------ DATA RECORDS
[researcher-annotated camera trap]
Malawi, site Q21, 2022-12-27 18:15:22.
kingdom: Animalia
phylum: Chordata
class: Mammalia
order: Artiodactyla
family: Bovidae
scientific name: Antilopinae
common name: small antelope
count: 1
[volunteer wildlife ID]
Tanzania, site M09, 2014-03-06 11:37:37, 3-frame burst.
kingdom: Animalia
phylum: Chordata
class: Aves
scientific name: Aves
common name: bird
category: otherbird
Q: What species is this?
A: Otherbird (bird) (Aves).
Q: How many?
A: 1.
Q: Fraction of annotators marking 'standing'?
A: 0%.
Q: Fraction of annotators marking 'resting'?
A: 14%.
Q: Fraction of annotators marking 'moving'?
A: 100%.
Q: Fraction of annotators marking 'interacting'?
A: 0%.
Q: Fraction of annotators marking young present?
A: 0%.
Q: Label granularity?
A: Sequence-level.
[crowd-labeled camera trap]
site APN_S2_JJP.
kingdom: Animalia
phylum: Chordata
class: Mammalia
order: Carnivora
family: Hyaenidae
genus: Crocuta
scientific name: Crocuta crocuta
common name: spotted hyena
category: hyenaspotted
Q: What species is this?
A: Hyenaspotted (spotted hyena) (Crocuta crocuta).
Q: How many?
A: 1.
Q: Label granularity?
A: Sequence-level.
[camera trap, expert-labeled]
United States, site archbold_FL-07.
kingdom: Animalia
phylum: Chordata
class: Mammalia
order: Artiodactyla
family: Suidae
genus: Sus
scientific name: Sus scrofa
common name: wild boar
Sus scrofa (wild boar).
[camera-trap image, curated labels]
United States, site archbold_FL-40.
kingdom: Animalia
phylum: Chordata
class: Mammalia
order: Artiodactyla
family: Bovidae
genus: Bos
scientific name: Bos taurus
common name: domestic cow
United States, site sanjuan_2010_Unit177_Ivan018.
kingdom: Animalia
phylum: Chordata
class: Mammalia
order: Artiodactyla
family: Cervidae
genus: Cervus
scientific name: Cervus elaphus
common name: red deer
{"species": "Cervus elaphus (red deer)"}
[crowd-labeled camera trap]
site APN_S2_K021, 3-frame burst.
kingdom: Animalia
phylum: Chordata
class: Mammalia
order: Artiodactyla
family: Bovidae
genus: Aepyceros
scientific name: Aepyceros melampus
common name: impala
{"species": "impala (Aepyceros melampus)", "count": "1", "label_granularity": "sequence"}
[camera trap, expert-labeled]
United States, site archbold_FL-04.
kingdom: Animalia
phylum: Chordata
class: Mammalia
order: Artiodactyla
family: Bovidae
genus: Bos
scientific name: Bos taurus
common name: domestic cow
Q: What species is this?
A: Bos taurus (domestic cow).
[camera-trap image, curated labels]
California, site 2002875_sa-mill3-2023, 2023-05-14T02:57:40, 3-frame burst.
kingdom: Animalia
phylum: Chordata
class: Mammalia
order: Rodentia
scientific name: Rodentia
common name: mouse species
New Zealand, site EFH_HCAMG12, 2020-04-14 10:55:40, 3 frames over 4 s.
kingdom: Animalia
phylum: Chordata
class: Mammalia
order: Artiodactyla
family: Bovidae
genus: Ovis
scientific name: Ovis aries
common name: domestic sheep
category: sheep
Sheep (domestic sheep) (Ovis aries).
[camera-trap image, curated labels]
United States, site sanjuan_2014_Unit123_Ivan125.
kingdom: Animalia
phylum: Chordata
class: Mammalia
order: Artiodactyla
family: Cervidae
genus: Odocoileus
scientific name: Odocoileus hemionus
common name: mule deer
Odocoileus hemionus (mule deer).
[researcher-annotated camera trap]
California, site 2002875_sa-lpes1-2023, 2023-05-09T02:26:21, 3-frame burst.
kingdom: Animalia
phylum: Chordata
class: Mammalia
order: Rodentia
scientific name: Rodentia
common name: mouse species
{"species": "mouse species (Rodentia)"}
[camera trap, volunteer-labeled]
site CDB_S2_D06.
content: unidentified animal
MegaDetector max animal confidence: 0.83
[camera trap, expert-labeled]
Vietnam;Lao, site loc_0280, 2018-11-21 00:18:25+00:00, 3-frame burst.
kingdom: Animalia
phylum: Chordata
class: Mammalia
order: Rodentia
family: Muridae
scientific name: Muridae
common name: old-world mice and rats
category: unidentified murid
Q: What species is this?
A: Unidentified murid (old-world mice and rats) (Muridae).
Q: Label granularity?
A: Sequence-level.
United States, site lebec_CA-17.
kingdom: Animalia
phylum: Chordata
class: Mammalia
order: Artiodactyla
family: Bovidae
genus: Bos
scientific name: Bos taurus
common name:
------------
#### WHAT IS BEING ASKED:
Wherever the string "volunteer" is found in the entries, copy the line it sits in.

#### REPLY TO THE TASK:
[volunteer wildlife ID]
[camera trap, volunteer-labeled]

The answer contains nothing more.